Plus de 4000 analyses par an


L’unité de production produit 35 millions de mètres cubes avec 15 réservoirs de stockage et 1000 kilomètres de canalisations. L’usine de pompage se trouve également sur la commune de Suresnes, au niveau de l’écluse de la Seine. 105000 m3 sont distribués chaque jour et un tiers des besoins est acheté à deux autres producteurs de la région francilienne. «Nous produisons 100% d’eau conforme», assure Florent Casy. A son arrivée au Mont Valérien, l’eau est filtrée pour enlever les éléments les plus importants, comme les moules, de plus en plus nombreuses. S’il peut y avoir une pollution aux hydrocarbures liée à une fuite du réservoir d’une péniche ou une charge organique trop forte liée à l’assainissement, l’usine peut ralentir la production. Mais il n’y a, en moyenne, pas plus d’un arrêt par an.


Dans une première étape après la filtration, la phase de décarbonatation nécessite l’ajout de polymères et de soude pour précipiter le calcaire. Il est ensuite valorisé pour neutraliser l’acidité (pH) des terres en agriculture. Ensuite, la technologie Softazur C de Suez, permet de clarifier l’eau. Enfin, les filtres à charbon suppriment les micropolluants. Et les PFAS dans tout ça ? Ils sont bien analysés et supprimés, assure Florent Casy. «En février 2023, analyser un PFAS prenait un mois, aujourd’hui cela ne demande plus que 48 heures» remarque-t-il, rappelant que seul 5 à 10% des pollutions liées aux activités humaines se trouvent dans l’eau.
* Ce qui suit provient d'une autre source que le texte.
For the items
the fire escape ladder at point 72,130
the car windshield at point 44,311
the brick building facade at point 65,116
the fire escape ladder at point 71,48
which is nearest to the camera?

Sénéo et l’ARS (Agence régionale de santé) effectuent un nombre important de contrôles. En 2024, l’ARS a effectué 1530 contrôles sur les eaux distribuées, 140 sur les eaux traitées et 30 sur les eaux brutes. De son côté, Suez réalise 2500 contrôles.


usine Sénéo eau potable Mont ValérienPlus de 4000 analyses sont réalisée durant une année à l’usine Sénéo.


Et le taux de rendement du réseau de Sénéo atteint 92 à 94%, grâce à un taux de renouvellement des canalisations de 1,2 à 1,5% par an contre 0,7% en moyenne en France. L’âge moyen est de 52 ans et 12 millions d’euros y sont consacrés chaque année. «Nous n’avons pas de PVC, mais un mix de fonte et de PE-HD [polyéthylène haute densité, ndlr], précise le directeur général de Sénéo. Aujourd’hui nous privilégions la fonte et nous travaillons avec Pont-à-Mousson sur ce matériau pour en connaître la qualité qui varie selon les époques.» Le réseau est équipé de plus de 1500 capteurs qui alimentent des algorithmes de deep learning pour une meilleure prédiction.


Réutiliser les eaux usées et traitées


Et pour ne pas risquer dans les années futures devoir gérer la pénurie, Sénéo travaille à la pérennité des ressources. «Les ressources de la Seine n’augmentent pas et nous avons identifié l’usine de retraitement des eaux usées SIAAP [service public de l’assainissement francilien] de Colombes, qui rejette beaucoup d’eau et dont la ressource ne risque pas de se tarir.» La DERU 2 (directive-cadre sur les eaux résiduaires urbaines) impose un traitement renforcé ; par conséquent l’eau rejetée dans la Seine est de bonne qualité. Les deux parties ont signé un partenariat pour étudier la réutilisation de cette ressource.


Trois ans d’études sont prévus avec le Laboratoire eau, environnement et systèmes urbains (Leesu) et l’Institut européen des membranes (IEM) qui dépend de l’Université de Montpellier, où Sénéo recrute des thésards. Si les études sont concluantes, il restera le frein de la loi actuelle sur la réutilisation des eaux usées, à moins de reproduire le modèle de Vendée Eau avec le programme Joudain, «où l’eau est renaturée un certain temps avant d’être rendue potable».